Proteins related to the skin barrier (filaggrin-2, corneodesmosin, desmoglein-1, desmocollin-1, and transglutaminase-3) and generation of natural moisturizing factor (arginase-1, caspase-14, gamma-glutamyl cyclotransferase) were expressed at significantly lower levels in lesional versus nonlesional sites of atopic dermatitis patients with and without history of eczema herpeticum; epidermal fatty acid binding protein was expressed at significantly higher levels in patients with methicillin resistant Staphylococcus aureus.

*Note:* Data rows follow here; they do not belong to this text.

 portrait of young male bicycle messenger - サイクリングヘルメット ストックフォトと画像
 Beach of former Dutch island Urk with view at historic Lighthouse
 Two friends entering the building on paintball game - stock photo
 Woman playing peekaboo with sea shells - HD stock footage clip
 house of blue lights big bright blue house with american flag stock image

This non-invasive, semi-quantitative profiling method has revealed novel proteins likely involved in the pathogenesis of atopic dermatitis. The lower expression of skin barrier proteins and enzymes involved in the generation of the natural moisturizing factor could further exacerbate barrier defects and perpetuate water loss from the skin. The greater expression of epidermal fatty acid binding protein, especially in patients colonized with methicillin-resistant Staphylococcus aureus, may perpetuate the inflammatory response via eicosanoid signaling.

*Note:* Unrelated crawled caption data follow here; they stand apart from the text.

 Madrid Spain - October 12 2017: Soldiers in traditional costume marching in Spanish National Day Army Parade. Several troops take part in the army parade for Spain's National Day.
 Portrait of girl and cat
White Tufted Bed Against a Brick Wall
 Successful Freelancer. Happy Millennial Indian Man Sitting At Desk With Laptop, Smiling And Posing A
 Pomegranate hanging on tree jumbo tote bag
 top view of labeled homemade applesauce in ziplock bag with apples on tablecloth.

Atopic dermatitis (AD) is a chronic inflammatory skin disorder that affects nearly 17% of children and can persist into adulthood,1 significantly compromising quality of life.2 AD is a multifactorial skin disease characterized by defects in the skin barrier and immune system.3 Numerous factors modulate disease severity on an individual basis, including genetic susceptibility,4 immune response,5 and diverse environmental factors.3 AD patients are prone to skin infections, including eczema herpeticum (EH), a disseminated herpes simplex virus (HSV)-1 or -2 infection that occurs in a subset of AD patients.6 EH can be complicated by keratoconjunctivitis, viremia, meningitis and encephalitis.7 EH patients tend to have early onset AD, more severe disease, increased risk of asthma, increased allergen sensitization, increased TH2 polarity, and more frequent skin infections.8 Additionally, it has been shown that up to 90% of AD patients are colonized with Staphylococcus aureus (S. aureus)9 and 16% with methicillin-resistant S. aureus.10 Patients with a history of EH have a higher risk of MRSA colonization.8
In addition to an increased susceptibility to skin infection, AD patients have numerous abnormalities in their epidermis, which acts as a critical mechanical barrier against microbes and serves to maintain proper skin hydration.11 The epidermis is comprised of four distinct layers: basal (the deepest layer), spinous, granular, and cornified (the uppermost layer). Epidermal differentiation begins with the migration of proliferating keratinocytes from the basal layer and ends with their terminal differentiation into corneocytes (dead keratinocytes). The stratum corneum (SC) or cornified layer, is a flattened sheet of corneocytes tightly connected by corneodesmosomes and embedded in an intercellular matrix of non-polar lipids.12 This layer of dead cells is the key physical and permeability barrier against the environment and is continuously shed and renewed by differentiating keratinocytes. Recent work suggests that abnormal epidermal differentiation, including defective corneocyte compaction, cornification, and lipid release play a key role in the pathogenesis of AD.13
The goal of this exploratory, hypothesis-generating proteomics study funded by the NIH/NIAID Atopic Dermatitis Vaccinia Network (ADVN) was to identify unique patterns of biomarkers associated with AD pathogenesis and EH/S. aureus susceptibility. Samples were collected from non-atopic individuals and AD patients using tape stripping and proteomic profiling was performed. Samples were analyzed in triplicate via mass spectrometry, and a custom-designed, in-house Java Application was developed to process the data.14 Differences in protein expression between diagnostic groups were estimated and statistical significance evaluated based on a linear mixed model.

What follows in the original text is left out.